Неожиданно Павел Иванович всплеснул руками, посмотрел вокруг, взглянул на небо и быстро встал.

– Слушай, Мишаня, ты покричи работничкам, чтобы поторопились, побыстрее свой паром ремонтировали. А то до ночи тут просидим.

Мишка подбежал к краю воды. Набрал в легкие воздуха, чтобы прокричать приказ своего командира, но его опередил сосед по дому, дородный мужчина лет сорока пяти, Василий Черемных, переплывший Илим на лодке.

– Не кричи, Мишка, вроде устранили неполадки, осталось зажимы на трос поставить. Минутное дело, говорят.

Мишка прикинул: зная их минуты, растягивающиеся как воздушные шарики, не меньше часа будут делать. Да еще надо доплыть машине. В общем, можно отдыхать.

– Вы обождите еще с Павлом Ивановичем – сказал, садясь в лодку Василий.

Павел Иванович тоже подошёл к лодке и слышал последние слова Черемных.

– Здорово, Василий.

– Здравствуй, здравствуй, я все ближайшие планы Мишке выложил. А ты куда детешку гонишь, да с плугами еще?

– Да и бороны не забываю. Иван Савельевич сказал, на погадаевское поле, оно под зябь пойдет.

– Под зябь? Погодаевское? Его же под пары хотели вспахать, – удивился Василий.

– Хотели да передумали.

– Во агрономы, Павел Иванович. Куда не кинь, нигде порядка нет.

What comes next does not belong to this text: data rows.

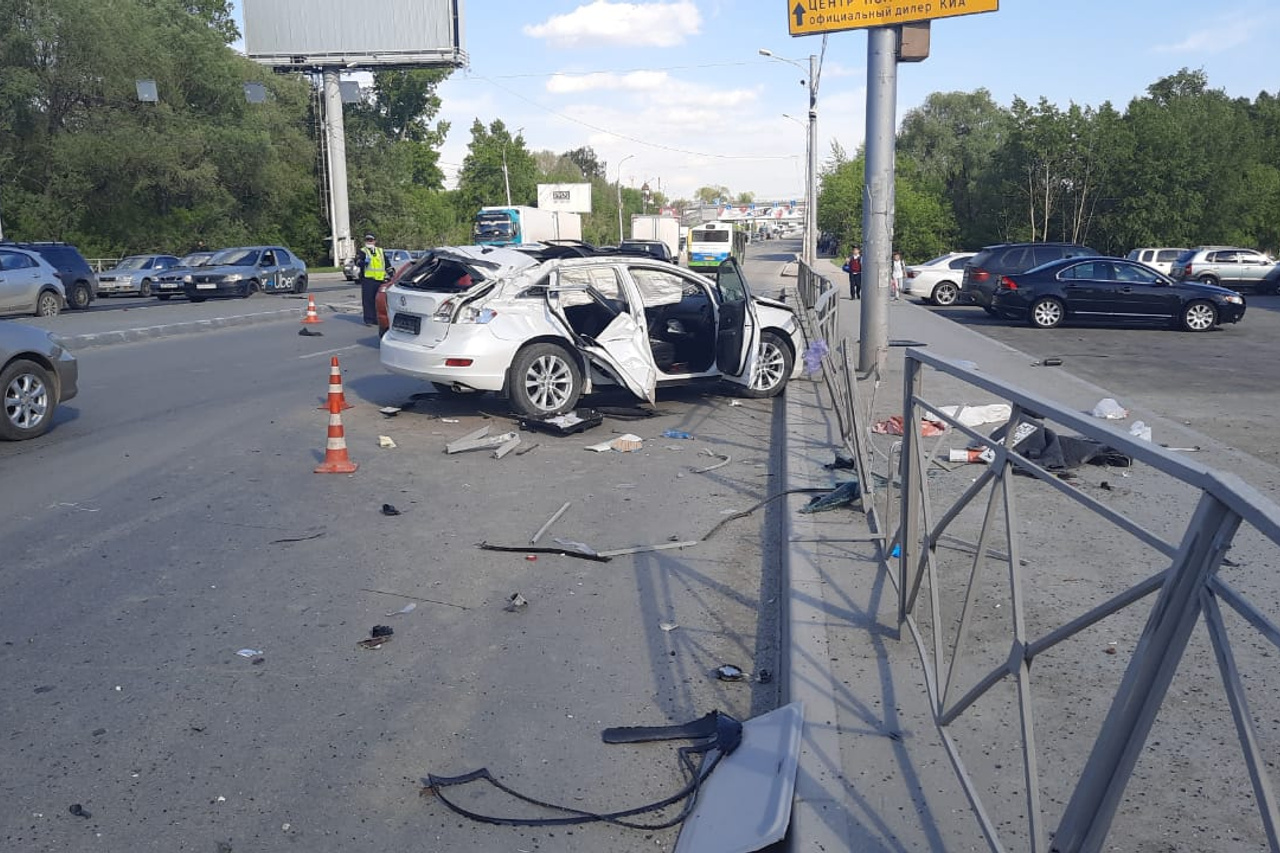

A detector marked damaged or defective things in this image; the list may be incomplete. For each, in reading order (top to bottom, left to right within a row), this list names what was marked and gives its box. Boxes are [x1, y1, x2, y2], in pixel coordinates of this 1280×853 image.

wrecked white car [378, 245, 800, 418]
damaged fence [796, 260, 1280, 852]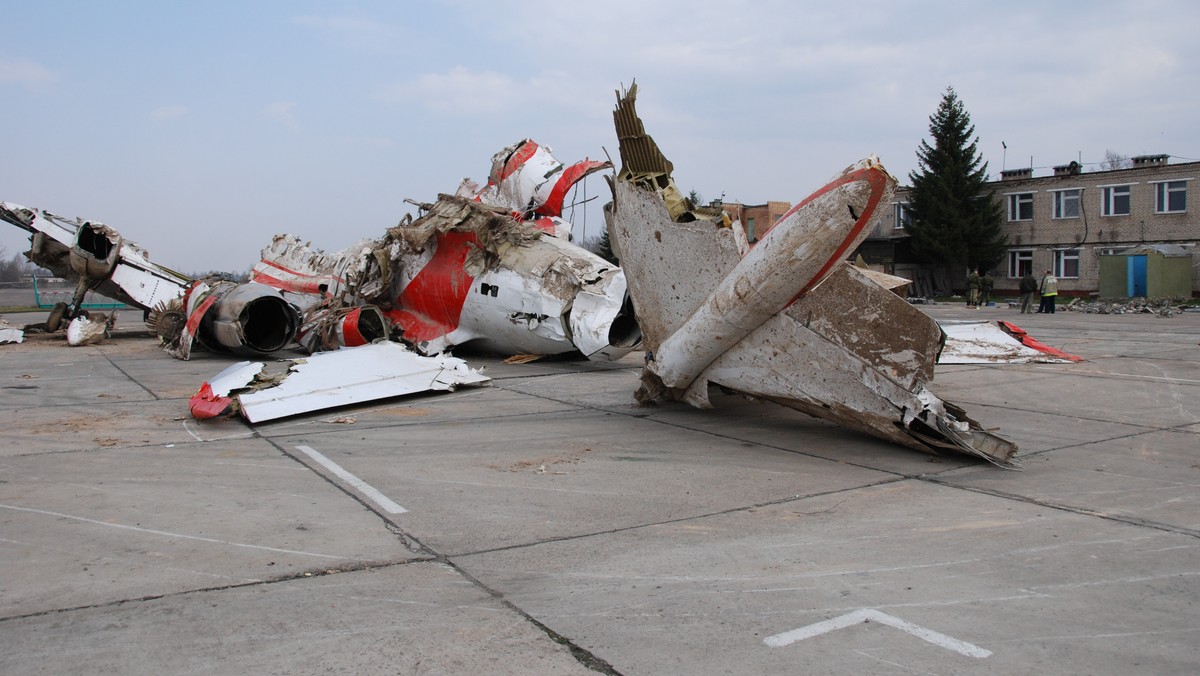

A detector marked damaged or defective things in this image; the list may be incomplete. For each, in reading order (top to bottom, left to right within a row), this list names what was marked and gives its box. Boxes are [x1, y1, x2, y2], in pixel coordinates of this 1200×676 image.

crashed airplane fuselage [609, 83, 1012, 465]
torn fuselage section [609, 83, 1012, 465]
rusted metal part [609, 85, 1022, 470]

– Ты чего, Вася, раскудахтался. Тебя кто по уху ударил? Откуда ты пары взял? Поле два года назад отдыхало. Может, ты с Кулигой попутал, там будут пары нынче точно.

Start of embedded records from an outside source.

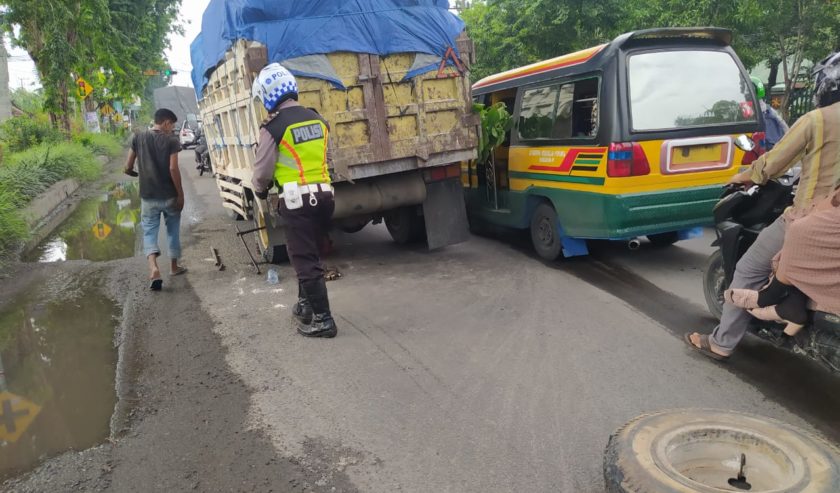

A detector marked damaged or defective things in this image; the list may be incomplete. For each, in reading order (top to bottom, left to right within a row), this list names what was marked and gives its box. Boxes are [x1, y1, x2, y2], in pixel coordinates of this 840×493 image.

wet pothole [26, 183, 141, 264]
wet pothole [0, 270, 120, 478]
detached truck tire [604, 408, 840, 492]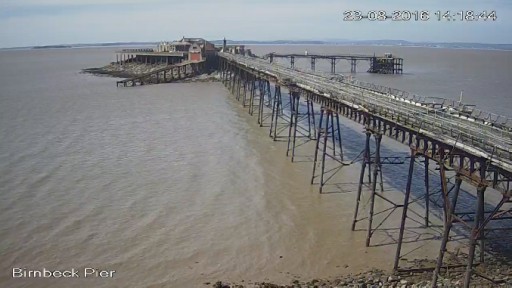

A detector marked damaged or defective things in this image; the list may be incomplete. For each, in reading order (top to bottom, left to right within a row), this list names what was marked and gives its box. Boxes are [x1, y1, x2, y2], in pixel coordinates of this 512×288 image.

rusty metal support leg [310, 108, 326, 184]
rusty metal support leg [350, 132, 370, 231]
rusty metal support leg [366, 134, 382, 246]
rusty metal support leg [392, 150, 416, 272]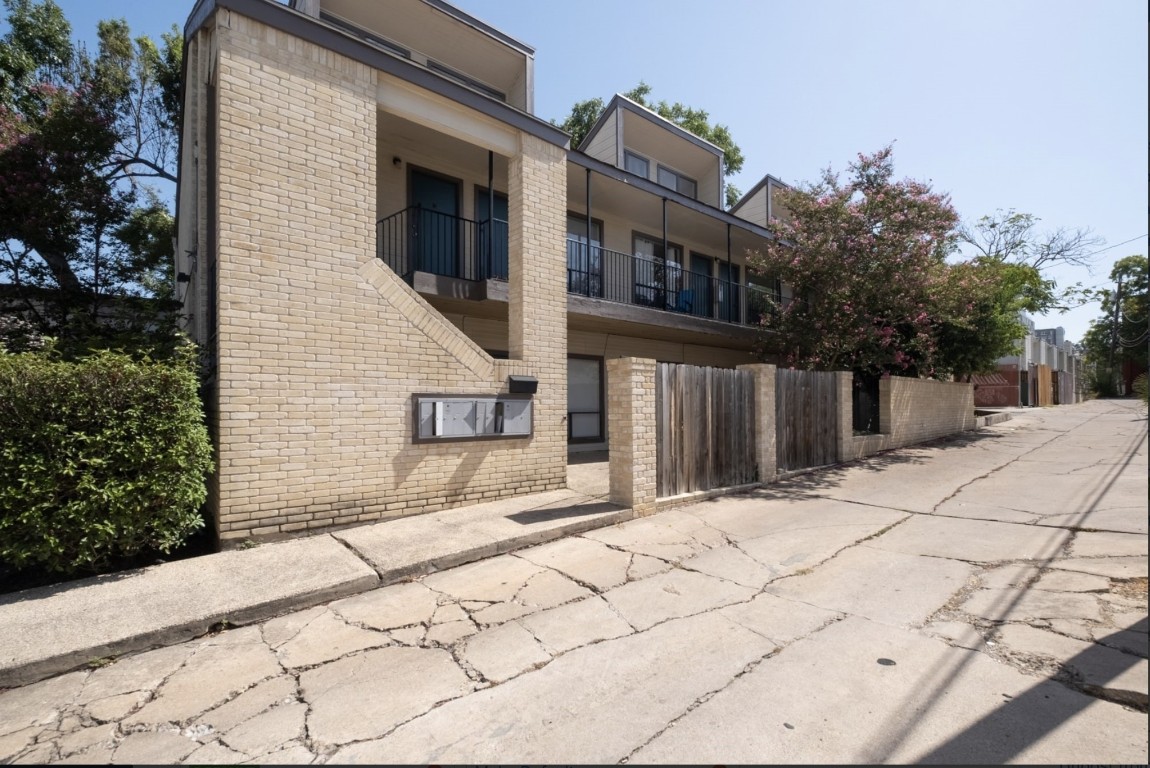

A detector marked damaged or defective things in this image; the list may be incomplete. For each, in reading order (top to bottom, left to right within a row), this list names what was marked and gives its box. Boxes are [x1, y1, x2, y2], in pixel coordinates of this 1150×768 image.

cracked concrete pavement [0, 400, 1144, 764]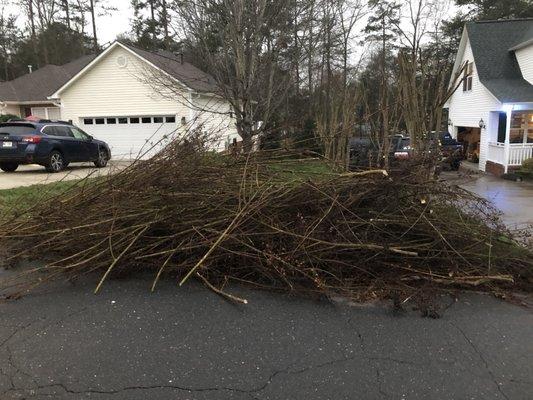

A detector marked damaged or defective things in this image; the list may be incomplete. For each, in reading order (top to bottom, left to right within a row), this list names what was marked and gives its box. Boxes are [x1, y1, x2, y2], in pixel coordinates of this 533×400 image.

crack in asphalt [448, 322, 512, 400]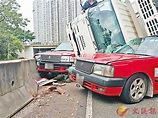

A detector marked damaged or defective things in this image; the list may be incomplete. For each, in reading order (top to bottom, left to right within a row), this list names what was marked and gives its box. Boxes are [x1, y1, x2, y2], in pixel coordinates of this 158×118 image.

shattered windshield [87, 0, 124, 51]
damaged red car [69, 36, 158, 103]
dented car body [69, 36, 158, 103]
shattered windshield [115, 36, 158, 56]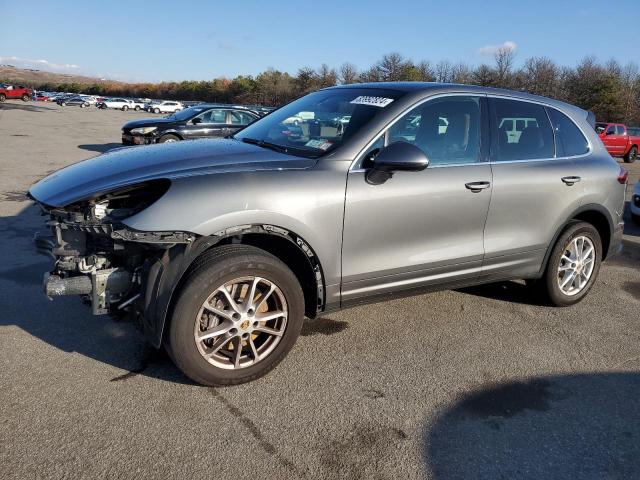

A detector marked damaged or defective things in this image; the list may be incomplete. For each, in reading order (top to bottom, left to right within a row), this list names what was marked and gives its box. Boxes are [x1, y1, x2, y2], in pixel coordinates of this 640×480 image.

damaged front end [31, 179, 195, 316]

– Да ну вас, я тороплюсь к жене, она у меня в больнице, – спешно перевел разговор Василий, добавив жаргонное: – Покедова.

– Покедова-то оно покедова, – незлобиво вслед Василию тихо повторил Павел Иванович. – Трепло деревенское. – И отвернувшись, стал смотреть на паром.

– Глянь, Мишаня, у тебя глаз вострее, вроде сдвинулся? – спросил Павел Иванович, показывая на паром.

– Сдвинулся, сдвинулся, пошел к нам.

– Ну, вот и хорошо.

«– Ты же про Сталинград не рассказал», – сказал Мишка.

– Завтра расскажу.

– Завтра?

– А когда? Уже темнеет, нам бы с нашей техникой переплыть.

– Но я же… Меня же бригадир… – попытался возразить Мишка.

– Знаю я все. Школа у вас. Первое сентября на носу. Так?

– Так.

– А завтра только двадцать седьмое, успеешь, да и Виталька с покоса еще не вернулся. Не дуйся, а про Сталинград я тебе расскажу обязательно. Выходи завтра на работу.

* * *

Лето заканчивалось. Об этом напоминал не только календарь, висевший на стене возле стола, но и холодные утренники. Мама достала из сарая красиво заштопанную телогрейку и велела Мишке ее надеть. Сначала он попытался отказаться, но с матерью, которую любил больше всех на свете, спорить не стал. Для него мать была божеством, олицетворением всего светлого, доброго, самого лучшего в жизни. Он готов был за нее идти в любое сражение, и в танковое, и в штыковую атаку. Мишка не раз в полусне представлял себя в роли отважного солдата-защитника. Этот образ грел его мальчишеское самолюбие, и заставлял соответствовать ему в реальной жизни.

«– Ты посмотри», – говорила мать, – вся трава покрылась инеем, заморозки каждую ночь, в рубахе можно ходить разве только в середине дня, когда солнце пригреет.

Мишка молча натягивал, слежавшуюся за лето телогрейку и беззлобно ворчал, показывая матери свое маленькое мужицкое самолюбие.

– Не зима ведь, увидят люди, смеяться будут.

– Не придумывай, роднулька моя. – Анна никогда не разговаривала с сыном приказным тоном, мягко убеждала, если он был не прав.

В машинный парк, расположенный у гумна, где стоял трактор с плугом, мальчик, стесняясь своего не по времени года наряда, пошел не по улице, а через огород. По тропинке он вышел на поскотину, а уж с нее свернул к гумну.